In 1612 Lancashire, Fleetwood Shuttleworth lives a privileged life in the vast country estate of Gawthorpe Hall. But a recent letter has Fleetwood worrying about her pregnancy and the dangers that exist in “matters of the childbed.” Another surge of sickness comes over her as well as nightmarish visions of the child inside her, which she thinks is “trying to escape through her throat instead of between her legs.”
Then Fleetwood meets flaxen-haired Alice, an illiterate beggar with a gift for healing. At first, Fleetwood accuses Alice of poaching rabbits, but when she learns of the girl’s talents, she invites her to Gawthorpe, desperate for the young girl to help her through her impending birth. Fleetwood tries to settle her grieving heart as she sits with Alice in her bedroom--with its pleasant view of the rushing River Calder and the notorious Pendle Hill--and with Puck, her great French mastiff, by her side. Fleetwood's husband, Richard, has given her happiness, but the recent loss of three unborn children has shaken her confidence in motherhood. Fleetwood aches for her stomach to grow for Richard so that she can fill the house with stocky hands and dusty knees: “while we had no children, we were not a family.”
Convinced that next time she will die, it is natural for Fleetwood to turn to sympathetic Alice, a poor unmarried girl who “has two jobs and no horse.” The arrival of Roger Nowell changes the dynamic. Roger has known the Shuttleworths for years, but as he settles into the household “like an inherited piece of furniture,” Roger's goal is to find out whether the family are loyal to the crown, here in this corner of the kingdom where Catholic heritage is causing anxiety for King James. At dinner, Roger sees Alice in a different light. He tells the Shutteworths about Elizabeth Device, who lives just outside of Colne in a horrible, damp hovel called Malkin Tower. Elizabeth has been arrested for witchcraft, as well as a child named Jennet Device whose family is awaiting trial in Lancaster.

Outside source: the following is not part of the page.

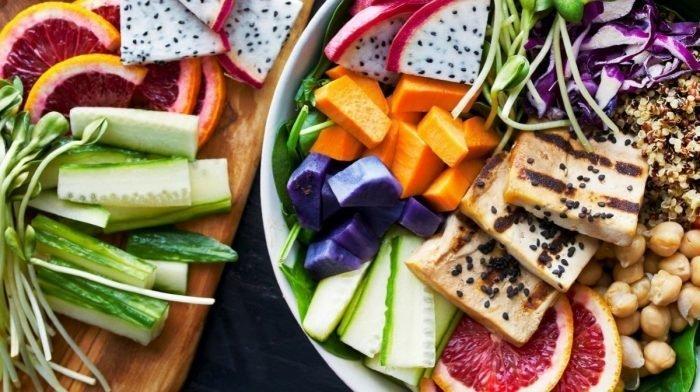 8 alimentos veganos pre-entrenamiento con respaldo científico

Alice sits upstairs, terrified that Roger’s preposterous accusations against the Pendle witches will drag her kicking and screaming from Gawthorpe Hall. Roger has got it wrong; Fleetwood decides she cannot let her new friend down. The women have made a promise to each other. Alice is arrested, even though there’s no substantial evidence against her. Fleetwood pleads with Roger’s wife for Alice’s release. Back at Malkin Tower, “like a finger from the grave,” Fleetwood attempts to free Alice but is blindsided by Roger’s cruel force and Richard’s lethal personal and political game.
An “ornament, a wife in name only,” Fleetwood knows she has to give Richard a child in order to secure her future: “for if it died, I may as well die with it.” Throughout, the bond between Fleetwood and Alice remains inviolate, their shared experiences setting the scene for the novel’s climax where devotion, love, and motherhood come full circle. As the “witches” are rounded up and placed on trial, the talk is of Alice’s hidden life, of secrets whispered and nefarious deeds involving potions and spells, and the dark arts: “spirits disguised as toads."
Building from the ground up, Halls bases her gothic tale on the real Pendle Hill witch trials but channels her unique vision of Fleetwood, a rather flighty woman of leisure who breaks from convention when her heart calls to her. Halls mixes it all up with a vibrant combination of good and bad characters, all shaped around the superstitious and fundamentalist nature of the era.